From cereal aphids to armyworm, Ontario growers have already seen significant pest pressure in 2020 crops and there’s more on the way.
As the calendar turns to July and hot, dry conditions persist, soybean growers need to be on the lookout for both spider mites and aphids in their crops, says Ontario Agriculture, Food and Rural Affairs field entomologist Tracey Baute.
On this episode of RealAgriculture Soybean School, Baute explains that with wheat harvest fast approaching, mites will now be looking for a new home and will be seeking out soybean and edible bean fields.

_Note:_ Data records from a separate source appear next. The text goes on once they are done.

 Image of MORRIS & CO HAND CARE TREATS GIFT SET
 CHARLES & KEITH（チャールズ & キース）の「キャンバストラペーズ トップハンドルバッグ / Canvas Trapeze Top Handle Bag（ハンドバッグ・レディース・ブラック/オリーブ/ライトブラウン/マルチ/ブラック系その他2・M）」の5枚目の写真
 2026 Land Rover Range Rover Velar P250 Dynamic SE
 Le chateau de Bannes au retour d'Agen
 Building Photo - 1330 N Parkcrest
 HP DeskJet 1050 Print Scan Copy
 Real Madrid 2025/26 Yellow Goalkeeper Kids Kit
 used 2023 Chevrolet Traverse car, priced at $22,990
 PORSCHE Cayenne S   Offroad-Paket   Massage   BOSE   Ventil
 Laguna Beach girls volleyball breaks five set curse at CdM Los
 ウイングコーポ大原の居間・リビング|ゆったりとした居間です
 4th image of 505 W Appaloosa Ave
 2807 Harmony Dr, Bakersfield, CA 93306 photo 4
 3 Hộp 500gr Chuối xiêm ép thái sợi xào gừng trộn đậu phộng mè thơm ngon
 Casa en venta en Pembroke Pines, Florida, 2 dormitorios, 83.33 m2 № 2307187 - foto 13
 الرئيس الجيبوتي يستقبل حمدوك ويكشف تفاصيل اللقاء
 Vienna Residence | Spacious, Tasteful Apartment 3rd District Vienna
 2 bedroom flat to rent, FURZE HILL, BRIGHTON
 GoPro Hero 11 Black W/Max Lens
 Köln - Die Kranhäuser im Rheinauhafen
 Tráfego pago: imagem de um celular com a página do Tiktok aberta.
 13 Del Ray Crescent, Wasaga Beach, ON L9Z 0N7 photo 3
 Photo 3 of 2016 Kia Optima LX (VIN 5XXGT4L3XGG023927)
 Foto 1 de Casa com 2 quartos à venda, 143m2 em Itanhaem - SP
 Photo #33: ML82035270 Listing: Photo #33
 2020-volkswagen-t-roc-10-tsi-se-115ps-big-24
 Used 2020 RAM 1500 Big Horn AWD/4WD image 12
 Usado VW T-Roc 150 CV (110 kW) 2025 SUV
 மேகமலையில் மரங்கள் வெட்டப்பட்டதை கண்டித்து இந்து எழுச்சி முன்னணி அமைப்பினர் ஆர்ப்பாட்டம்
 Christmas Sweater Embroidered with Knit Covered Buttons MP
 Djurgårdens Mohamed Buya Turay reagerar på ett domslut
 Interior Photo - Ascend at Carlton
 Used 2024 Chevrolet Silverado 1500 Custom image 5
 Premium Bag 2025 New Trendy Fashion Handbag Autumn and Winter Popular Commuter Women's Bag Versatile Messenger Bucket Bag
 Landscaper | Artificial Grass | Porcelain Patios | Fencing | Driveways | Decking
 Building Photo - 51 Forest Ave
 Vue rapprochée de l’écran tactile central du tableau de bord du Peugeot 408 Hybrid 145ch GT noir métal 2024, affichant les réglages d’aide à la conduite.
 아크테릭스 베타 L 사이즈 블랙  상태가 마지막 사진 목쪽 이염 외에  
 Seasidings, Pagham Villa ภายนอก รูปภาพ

Spider mite damage can typically be identified by stippling on the upper surface of the leaf; plants often look sandblasted and webbing can appear on the underside of the leaf. Baute notes that in dry years, many growers confuse the symptoms with drought stress: “sometimes if those symptoms are visible in the field, you’re almost too late.”
But there are control options. She advises growers to keep a sharp eye on field edges and turn over leaves, especially in the mid and lower canopy. A hand lens may be required to spot the tiny dots moving around and if pressure is above threshold — four mites per leaflet — spraying is an option to reduce yield impact. (Story continues after the video.)
Baute is also anticipating the return of soybean aphids, a very sporadic pest in recent years. In the video, she notes the important role biological controls and beneficial insects play in controlling this pest. She recommends growers and agronomists who have little experience with soybean aphids should utilize the Aphid Advisor app.
Baute advises growers to scout fields multiple times from the R1 to R6 stage while using the app. She explains how the app uses established thresholds, the level of natural enemies in the field, and the rate of aphid population increase to make spraying recommendations.